Pick up the diary entry about birthday gifts and wiring a wind sensor to a Raspberry Pi, and continue it from its last sentence.

**Document segment**

-------------------------

Neither I nor Gretchen did much gift purchasing this year, partly because we both have pretty much everything anyone could reasonably want, though Gretchen did get me a half gallon of kombucha. And I'd fronted half the money for Gretchen's fancy Earl-Grey-flavored birthday cake.
Gretchen worked her normal Sunday shift at the bookstore (without Neville) and, since it was a nice day, I salvaged a heavy backpack load of skeletonized oak from west of the Farm Road.
I then did my usual birthday tinkering, in this case soldering together a little circuit board with a phono jack to accept inputs from a Sparkfun wind-measuring kit (it includes an anemometer and a resistor-array windvane). I wanted all these sensors to be read by an Adafruit ItsyBitsy (based on an ARM Cortex M0), which I wired to a Raspberry Pi Zero W using both a USB cable and jumpers connecting their I2C signals. A feature of this sort of setup was that the ItsyBity's little two megabyte volume ended up mounted on the Raspberry Pi at /media/pi/CIRCUITPY, meaning I could change its main.py file directly in an ssh console window or via SFTP upload, causing the ItsyBity's behavior to change immediately. Unfortunately, I couldn't find any Python-based code to make the ItsyBitsy into an I2C slave, my prefered way to control one microcontroller from another, so I might have to abandon this setup even though I love being able to have direct file-level-access to two different microcontrollers through just one of them. I know I can get I2C slave behavior out of a conventional Arduino, which would be a cheaper, lower-power way to implement what I want.

-------------------------

**Material provided**
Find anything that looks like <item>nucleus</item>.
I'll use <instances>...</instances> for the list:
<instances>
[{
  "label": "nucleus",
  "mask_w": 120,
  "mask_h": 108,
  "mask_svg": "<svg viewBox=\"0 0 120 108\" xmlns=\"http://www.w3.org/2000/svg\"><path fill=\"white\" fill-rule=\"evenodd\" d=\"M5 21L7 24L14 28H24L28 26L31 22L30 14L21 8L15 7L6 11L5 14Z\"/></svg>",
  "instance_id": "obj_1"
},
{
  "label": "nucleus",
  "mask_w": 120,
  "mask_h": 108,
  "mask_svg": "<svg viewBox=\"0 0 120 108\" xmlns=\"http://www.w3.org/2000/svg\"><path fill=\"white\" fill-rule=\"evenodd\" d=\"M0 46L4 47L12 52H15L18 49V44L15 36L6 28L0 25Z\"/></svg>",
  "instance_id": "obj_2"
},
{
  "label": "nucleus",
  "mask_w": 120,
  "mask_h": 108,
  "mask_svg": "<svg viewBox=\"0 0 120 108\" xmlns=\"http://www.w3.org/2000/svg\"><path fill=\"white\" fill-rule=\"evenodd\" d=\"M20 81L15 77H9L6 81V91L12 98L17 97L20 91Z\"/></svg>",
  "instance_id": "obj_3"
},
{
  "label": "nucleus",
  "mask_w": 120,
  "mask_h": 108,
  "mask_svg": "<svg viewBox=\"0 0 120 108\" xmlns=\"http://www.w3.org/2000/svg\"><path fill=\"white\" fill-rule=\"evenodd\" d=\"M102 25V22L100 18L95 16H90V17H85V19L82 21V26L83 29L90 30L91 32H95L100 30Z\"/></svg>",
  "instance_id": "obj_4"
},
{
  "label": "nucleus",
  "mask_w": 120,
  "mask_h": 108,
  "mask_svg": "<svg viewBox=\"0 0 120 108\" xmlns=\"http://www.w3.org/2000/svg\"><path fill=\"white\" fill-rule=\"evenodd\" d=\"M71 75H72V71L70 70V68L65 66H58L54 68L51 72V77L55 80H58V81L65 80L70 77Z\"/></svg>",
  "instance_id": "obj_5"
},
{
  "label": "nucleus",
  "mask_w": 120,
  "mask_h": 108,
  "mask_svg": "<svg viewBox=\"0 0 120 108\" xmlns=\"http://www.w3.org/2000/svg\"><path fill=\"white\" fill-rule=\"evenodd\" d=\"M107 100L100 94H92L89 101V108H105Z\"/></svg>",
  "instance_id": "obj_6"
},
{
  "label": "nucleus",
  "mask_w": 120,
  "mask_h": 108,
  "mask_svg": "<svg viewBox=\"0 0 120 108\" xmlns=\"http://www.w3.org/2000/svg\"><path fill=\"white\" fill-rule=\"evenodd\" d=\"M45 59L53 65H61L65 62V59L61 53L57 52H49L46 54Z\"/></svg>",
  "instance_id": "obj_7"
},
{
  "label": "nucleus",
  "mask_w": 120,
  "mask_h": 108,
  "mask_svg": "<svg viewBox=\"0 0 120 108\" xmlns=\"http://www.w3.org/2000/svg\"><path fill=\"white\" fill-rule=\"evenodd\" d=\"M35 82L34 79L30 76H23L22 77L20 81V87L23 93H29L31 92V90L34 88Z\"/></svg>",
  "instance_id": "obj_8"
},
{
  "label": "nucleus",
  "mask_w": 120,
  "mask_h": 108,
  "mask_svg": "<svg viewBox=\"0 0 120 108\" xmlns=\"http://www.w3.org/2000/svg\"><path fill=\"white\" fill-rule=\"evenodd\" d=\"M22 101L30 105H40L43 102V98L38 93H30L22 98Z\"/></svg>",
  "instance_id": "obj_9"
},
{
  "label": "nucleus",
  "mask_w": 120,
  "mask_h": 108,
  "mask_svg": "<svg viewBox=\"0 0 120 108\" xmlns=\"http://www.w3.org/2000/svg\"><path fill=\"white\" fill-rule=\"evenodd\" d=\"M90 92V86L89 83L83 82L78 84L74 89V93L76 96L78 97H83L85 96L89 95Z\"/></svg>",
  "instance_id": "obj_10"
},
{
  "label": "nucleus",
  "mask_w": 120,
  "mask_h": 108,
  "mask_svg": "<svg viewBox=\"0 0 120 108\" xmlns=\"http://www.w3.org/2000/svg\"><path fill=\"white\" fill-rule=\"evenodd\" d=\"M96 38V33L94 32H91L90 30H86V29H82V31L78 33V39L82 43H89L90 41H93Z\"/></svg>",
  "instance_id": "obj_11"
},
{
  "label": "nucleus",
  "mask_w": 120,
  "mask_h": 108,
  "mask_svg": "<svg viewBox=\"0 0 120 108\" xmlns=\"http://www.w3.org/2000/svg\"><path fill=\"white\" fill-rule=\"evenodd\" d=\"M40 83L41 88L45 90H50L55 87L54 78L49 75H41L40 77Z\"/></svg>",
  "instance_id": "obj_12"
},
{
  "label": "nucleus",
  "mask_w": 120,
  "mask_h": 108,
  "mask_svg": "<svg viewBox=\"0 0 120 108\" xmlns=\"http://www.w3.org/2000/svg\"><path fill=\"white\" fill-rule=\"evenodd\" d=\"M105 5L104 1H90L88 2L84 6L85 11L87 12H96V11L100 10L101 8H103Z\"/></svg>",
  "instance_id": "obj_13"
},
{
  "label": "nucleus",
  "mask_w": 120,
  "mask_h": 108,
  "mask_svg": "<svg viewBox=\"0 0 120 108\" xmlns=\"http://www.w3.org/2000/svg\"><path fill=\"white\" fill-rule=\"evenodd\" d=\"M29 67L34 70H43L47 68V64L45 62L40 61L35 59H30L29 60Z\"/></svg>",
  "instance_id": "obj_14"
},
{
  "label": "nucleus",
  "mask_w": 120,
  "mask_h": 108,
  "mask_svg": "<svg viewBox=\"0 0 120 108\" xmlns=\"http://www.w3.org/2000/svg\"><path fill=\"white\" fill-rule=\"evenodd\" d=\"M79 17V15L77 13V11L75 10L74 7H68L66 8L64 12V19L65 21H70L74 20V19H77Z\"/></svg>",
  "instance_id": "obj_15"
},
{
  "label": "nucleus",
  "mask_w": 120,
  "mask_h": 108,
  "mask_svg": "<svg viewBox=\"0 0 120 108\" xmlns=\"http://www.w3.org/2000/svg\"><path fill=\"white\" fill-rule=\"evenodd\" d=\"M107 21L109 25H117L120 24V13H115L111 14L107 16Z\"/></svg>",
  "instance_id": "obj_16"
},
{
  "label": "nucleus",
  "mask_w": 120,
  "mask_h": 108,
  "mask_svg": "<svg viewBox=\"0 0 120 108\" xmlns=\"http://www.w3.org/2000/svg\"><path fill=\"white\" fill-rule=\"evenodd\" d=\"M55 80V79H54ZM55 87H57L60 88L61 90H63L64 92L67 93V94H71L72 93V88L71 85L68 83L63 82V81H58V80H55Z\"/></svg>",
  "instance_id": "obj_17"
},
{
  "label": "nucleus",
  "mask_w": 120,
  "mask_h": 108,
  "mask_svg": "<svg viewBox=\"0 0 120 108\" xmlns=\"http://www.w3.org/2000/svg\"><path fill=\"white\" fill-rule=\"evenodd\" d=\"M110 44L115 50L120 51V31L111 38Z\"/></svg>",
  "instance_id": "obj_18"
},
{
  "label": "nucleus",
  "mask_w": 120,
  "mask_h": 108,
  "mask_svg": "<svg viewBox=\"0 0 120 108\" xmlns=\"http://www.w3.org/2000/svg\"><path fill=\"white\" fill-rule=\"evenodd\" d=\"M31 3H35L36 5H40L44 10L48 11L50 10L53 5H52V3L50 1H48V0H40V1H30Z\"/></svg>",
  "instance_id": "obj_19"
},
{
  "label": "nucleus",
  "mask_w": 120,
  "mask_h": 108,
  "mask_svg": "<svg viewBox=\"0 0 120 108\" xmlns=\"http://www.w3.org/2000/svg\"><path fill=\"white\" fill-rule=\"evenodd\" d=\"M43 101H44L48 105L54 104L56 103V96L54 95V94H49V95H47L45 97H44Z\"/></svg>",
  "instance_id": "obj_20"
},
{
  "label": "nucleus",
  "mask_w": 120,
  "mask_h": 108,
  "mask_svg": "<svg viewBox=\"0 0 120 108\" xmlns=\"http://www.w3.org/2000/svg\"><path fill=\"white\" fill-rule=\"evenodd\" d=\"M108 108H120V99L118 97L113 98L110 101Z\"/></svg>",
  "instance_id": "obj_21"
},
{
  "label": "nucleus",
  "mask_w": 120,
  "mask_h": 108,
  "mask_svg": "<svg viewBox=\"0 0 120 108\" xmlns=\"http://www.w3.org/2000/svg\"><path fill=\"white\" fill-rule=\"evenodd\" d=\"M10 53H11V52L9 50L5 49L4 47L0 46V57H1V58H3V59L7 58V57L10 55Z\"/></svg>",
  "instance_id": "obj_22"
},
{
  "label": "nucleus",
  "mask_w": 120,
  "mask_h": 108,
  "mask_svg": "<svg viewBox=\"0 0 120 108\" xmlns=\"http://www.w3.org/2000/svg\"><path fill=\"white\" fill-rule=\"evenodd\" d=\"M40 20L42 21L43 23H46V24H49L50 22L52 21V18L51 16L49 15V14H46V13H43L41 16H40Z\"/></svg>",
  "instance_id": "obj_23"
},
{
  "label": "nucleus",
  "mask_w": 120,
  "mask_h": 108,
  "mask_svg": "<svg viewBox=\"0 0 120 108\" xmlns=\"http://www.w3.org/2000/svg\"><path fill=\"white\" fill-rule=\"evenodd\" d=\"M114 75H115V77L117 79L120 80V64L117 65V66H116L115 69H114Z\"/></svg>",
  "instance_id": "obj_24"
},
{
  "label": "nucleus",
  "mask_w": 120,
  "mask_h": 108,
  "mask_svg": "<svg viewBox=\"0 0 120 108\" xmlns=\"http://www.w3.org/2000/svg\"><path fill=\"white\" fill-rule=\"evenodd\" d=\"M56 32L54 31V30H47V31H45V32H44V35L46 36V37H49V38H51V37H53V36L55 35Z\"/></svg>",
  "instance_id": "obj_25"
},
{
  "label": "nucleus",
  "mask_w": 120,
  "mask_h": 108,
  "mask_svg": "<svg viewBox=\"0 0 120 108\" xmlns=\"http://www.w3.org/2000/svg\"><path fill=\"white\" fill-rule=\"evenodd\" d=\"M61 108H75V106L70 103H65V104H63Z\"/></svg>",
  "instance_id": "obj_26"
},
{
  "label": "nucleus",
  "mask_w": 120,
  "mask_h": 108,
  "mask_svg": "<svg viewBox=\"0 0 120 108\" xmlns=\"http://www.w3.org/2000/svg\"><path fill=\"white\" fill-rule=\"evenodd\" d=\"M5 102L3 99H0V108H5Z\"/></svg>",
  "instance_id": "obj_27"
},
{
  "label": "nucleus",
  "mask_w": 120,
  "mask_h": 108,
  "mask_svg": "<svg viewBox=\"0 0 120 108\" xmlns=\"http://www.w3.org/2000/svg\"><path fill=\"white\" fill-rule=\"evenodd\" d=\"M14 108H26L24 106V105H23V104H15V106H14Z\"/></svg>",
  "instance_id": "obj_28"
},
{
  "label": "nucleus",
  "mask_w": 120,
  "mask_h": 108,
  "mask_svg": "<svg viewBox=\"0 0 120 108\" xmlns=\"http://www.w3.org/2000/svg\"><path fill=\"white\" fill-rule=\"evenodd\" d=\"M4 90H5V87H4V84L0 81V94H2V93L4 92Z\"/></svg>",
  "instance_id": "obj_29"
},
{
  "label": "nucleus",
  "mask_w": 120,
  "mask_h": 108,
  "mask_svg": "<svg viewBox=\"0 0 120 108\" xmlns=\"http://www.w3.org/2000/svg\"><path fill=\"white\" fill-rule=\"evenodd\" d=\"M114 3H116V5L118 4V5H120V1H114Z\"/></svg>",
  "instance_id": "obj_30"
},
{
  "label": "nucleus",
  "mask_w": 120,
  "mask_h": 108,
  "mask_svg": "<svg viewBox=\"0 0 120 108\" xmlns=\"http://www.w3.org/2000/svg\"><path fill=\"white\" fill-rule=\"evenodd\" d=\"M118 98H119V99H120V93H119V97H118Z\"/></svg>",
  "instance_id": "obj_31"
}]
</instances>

-------------------------

**Response to the task**
My vision for my birthday dinner tonight was to have a trashy Mexican experience of the sort one can reliably get at Cancun's in Red Hook. (The apostrophe isn't always present in its various spellings.) My initial plan was to just have a birthday dinner with Gretchen. Yesterday she'd asked if I was sure I didn't want any of our friends to come, and I had a change of heart. But then it turned out that I didn't give anyone enough notice and they all had other plans. So it was just me and Gretchen driving to Red Hook tonight.
Gretchen and I had been to Cancun's together only once before, and we'd forgotten how much we love that place. For starters, it's entirely staffed by either Mexicans or Hispanics, and tonight nearly all the customers were also Hispanic. Gretchen had brought both vegan sour cream and vegan cheese, so we could have a complete trashy-Mexican-cuisine experience. Everything about that place reminds me of Rosa's Cantina, the old-school Mexican restaurant in Staunton that my parents used to take us to when we'd go out to eat. It's got the shredded iceberg lettuce, the burritos that can only be eaten with a knife and a fork, the generous cocktails, the option of "fried ice cream" for dessert, and the chips you don't have to ask for that arrive seconds after you've been seated. What Cancun's also has is a patina of authenticity; it also reminds me of the kind of restaurant one would find in a touristy part of Mexico.
Gretchen and I both got alcholic drinks, and they came in big generous thick-walled maragarita glasses. Hers was more a strawberry daiquiri, whereas mine was a "presidente margarita."